What to expect when no one’s expecting: America’s coming demographic disaster
by Jonathan V. Last
Encounter Books, 2013
ISBN: 978-1-59403-641-5
In 1796 Thomas Malthus published An Essay on the Principle of Population in which he maintained that the population of the world increases geometrically with time while food supplies increase only arithmetically. Hence at some time in the future food supplies would be insufficient to sustain the world’s population, causing widespread famine. More recently, Paul Ehrlich’s book The Population Bomb (1968) predicted a forthcoming demographic disaster from overpopulation, and four years later the tract The Limits to Growth, issued by the Club of Rome, echoed the prediction of Ehrlich.
In contrast with these pessimistic predictions, the recent book by Jonathan Last demonstrates that the population of the world is actually declining at the present time as the average woman now has less than the replacement number of 2.1 children in her lifetime. Among other factors, the legalization of infant death through abortion has greatly lowered the birth rate. Thus, in a sense, Last’s book is just as pessimistic as the Malthusian ones mentioned above, but for a different reason.
Last utilizes the demographic terminology total fertility rate (TFR) to compare birth rates, and on page 148 he quotes the present day TFR values in several European countries (all below 2.1) as follows: France (2.08), Ireland (2.01), the UK (1.91), Holland (1.78), Luxembourg (1.77), Denmark (1.74), Finland (1.73), Sweden (1.67), Spain (1.48), Germany and Hungary (1.41), Italy (1.40), and the Czech Republic (1.27). In America in 2011 native-born women had a TFR of 2.0 and foreign-born women had 2.6. The book states that no nation with a declining population has ever experienced prosperity. Then on page 160 we are informed that recovery is difficult for TFRs below 1.75, and has never occurred for a TFR below 1.50. The author recounts various steps taken by some countries to enhance their birth rates, mostly to no avail.

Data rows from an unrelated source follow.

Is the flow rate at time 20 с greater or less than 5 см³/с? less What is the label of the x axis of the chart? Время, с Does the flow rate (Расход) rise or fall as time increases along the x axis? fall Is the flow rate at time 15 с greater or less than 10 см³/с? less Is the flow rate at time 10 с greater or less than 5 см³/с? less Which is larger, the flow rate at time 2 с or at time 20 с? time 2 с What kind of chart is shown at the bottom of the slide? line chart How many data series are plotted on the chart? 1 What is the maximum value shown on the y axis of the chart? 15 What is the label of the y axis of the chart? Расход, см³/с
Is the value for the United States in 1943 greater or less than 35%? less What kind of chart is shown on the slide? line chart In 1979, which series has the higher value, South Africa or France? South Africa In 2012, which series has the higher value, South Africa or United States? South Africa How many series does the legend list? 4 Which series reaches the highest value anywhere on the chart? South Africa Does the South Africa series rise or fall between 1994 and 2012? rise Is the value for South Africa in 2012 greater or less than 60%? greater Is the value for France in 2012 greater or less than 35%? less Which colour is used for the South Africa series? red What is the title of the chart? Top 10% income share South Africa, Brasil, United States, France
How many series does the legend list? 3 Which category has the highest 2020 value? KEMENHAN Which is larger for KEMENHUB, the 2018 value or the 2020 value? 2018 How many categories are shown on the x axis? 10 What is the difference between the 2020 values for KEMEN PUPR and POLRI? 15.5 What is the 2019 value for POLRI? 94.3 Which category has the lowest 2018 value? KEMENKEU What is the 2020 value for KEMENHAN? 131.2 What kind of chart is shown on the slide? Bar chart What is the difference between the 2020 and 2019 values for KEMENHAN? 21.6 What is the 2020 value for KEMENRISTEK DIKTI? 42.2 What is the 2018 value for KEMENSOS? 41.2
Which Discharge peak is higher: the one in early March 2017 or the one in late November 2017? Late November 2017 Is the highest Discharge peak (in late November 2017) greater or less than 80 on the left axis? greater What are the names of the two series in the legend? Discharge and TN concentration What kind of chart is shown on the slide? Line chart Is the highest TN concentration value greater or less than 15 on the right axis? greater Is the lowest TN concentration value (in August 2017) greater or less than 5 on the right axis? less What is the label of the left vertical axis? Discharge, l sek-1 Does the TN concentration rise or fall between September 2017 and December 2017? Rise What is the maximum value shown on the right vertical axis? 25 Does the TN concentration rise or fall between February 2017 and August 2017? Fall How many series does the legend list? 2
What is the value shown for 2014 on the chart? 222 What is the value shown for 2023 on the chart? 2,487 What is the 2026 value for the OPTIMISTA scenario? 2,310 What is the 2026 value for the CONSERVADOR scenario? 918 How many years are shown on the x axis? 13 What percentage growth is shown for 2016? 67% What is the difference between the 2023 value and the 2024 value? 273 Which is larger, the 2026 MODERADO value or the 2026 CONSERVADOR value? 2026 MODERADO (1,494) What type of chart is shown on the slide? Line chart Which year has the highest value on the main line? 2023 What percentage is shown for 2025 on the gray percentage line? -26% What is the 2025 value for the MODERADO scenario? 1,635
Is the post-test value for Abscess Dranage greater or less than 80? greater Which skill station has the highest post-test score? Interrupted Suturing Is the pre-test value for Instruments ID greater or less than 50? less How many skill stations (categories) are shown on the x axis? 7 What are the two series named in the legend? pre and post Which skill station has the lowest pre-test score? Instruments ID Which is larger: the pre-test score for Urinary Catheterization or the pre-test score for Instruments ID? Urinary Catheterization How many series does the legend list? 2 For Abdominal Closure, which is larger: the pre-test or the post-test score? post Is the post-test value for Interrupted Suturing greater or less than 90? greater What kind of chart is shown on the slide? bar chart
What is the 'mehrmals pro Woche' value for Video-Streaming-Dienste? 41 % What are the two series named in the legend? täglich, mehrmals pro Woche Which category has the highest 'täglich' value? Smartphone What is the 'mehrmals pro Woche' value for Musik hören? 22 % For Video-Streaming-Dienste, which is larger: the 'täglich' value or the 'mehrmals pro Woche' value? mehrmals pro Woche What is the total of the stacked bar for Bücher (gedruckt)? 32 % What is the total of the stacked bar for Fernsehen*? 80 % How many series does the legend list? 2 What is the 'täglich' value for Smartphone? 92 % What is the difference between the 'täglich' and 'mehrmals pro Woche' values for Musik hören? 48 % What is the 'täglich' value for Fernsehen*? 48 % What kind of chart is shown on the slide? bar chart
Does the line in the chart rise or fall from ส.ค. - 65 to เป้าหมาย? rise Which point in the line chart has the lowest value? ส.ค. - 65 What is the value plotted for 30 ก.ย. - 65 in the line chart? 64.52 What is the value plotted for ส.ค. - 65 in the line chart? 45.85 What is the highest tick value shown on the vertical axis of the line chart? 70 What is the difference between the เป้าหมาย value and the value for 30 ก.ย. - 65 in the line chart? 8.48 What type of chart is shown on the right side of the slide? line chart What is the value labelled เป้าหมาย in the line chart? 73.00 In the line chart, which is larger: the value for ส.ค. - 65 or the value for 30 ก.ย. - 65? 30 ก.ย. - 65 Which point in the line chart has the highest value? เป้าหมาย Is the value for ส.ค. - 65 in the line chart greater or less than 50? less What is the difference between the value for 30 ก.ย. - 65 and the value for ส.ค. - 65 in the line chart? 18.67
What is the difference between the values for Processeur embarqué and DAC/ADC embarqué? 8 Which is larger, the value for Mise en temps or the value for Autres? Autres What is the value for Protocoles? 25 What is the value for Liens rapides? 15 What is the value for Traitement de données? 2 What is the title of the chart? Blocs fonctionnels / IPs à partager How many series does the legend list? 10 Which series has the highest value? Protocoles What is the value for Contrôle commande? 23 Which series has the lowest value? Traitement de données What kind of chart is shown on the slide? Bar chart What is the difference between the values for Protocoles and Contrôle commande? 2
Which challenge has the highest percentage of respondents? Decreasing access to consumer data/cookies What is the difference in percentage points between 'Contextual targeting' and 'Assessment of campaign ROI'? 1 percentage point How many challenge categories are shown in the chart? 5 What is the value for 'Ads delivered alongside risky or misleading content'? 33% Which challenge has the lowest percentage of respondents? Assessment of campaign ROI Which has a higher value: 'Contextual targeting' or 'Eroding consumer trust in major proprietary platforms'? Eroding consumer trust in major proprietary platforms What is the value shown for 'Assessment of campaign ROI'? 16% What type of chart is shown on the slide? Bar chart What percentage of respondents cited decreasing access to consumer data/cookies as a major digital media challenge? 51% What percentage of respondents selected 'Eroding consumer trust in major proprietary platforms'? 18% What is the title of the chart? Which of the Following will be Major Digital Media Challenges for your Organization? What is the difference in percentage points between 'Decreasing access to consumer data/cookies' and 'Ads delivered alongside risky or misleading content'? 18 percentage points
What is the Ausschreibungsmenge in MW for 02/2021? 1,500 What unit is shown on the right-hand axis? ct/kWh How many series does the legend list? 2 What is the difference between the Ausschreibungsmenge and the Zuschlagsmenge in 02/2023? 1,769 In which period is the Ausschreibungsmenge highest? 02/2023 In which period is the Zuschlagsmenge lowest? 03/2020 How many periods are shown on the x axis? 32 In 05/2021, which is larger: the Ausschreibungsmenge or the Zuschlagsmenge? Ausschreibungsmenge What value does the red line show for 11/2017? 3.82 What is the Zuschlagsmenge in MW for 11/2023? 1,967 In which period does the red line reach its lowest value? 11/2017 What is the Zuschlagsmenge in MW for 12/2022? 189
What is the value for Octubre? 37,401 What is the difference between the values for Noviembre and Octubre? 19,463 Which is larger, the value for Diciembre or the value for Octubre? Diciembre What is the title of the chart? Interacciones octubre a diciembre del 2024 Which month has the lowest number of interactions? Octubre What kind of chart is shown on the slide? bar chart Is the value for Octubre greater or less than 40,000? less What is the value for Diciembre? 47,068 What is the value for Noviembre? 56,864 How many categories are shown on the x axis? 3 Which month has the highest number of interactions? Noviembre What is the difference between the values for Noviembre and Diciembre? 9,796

Several causes are mentioned for the current decline in birth rates. Modern women, especially well-educated ones, are anxious to have careers so they postpone giving birth to get their careers going.
Other factors involved are more time spent in the pursuit of education, delayed marriages, and increased divorce rates. Perhaps, however, the most incredible and the most discouraging factor is the high rate of abortion. For example, on page 60 we are informed that in 1983 there were 3,639,000 live births in America, and 1,575,000 deaths due to abortion. This means that, as a country, the US routinely kills 30.2 % of children before they are even born! This ongoing American Holocaust, this mindless slaughter of close to one-third of the next generation of our children, must be stopped.
A dwindling population means that as time passes fewer and fewer young people are available to care for an expanding elderly population. Some of our standard social programs such as Social Security and Medicare were originally established under the assumption that they would be financially supported by continually growing numbers of young people. It is possible that the future era of declining birth rates will render care for the elderly through Medicare and Social Security financially unsustainable.
Throughout the text, and especially toward the end, the author discusses the possibility of violent social disturbances and revolutionary uprisings that can result from very uneven population distributions. For example, we read on page 133, “The chaos of the Palestinian territories is partly due to an enormous youth bulge. The median age in the Gaza Strip is 15.8 years and 49% of all adults in the territories are between 15 and 30 years old.”
Christianity, as well as some other faiths, possesses a strong missionary posture: namely the desire to spread the Faith throughout the whole world. The book states on pages 172 to 173, “religious women tend to have more children than non-religious women.” More specifically, it notes that “secular Americans have a TFR of just 1.66, compared with TFRs of 2.3 and 2.2 for observant Catholics and Protestants.” This is indeed good news on which we end this book review!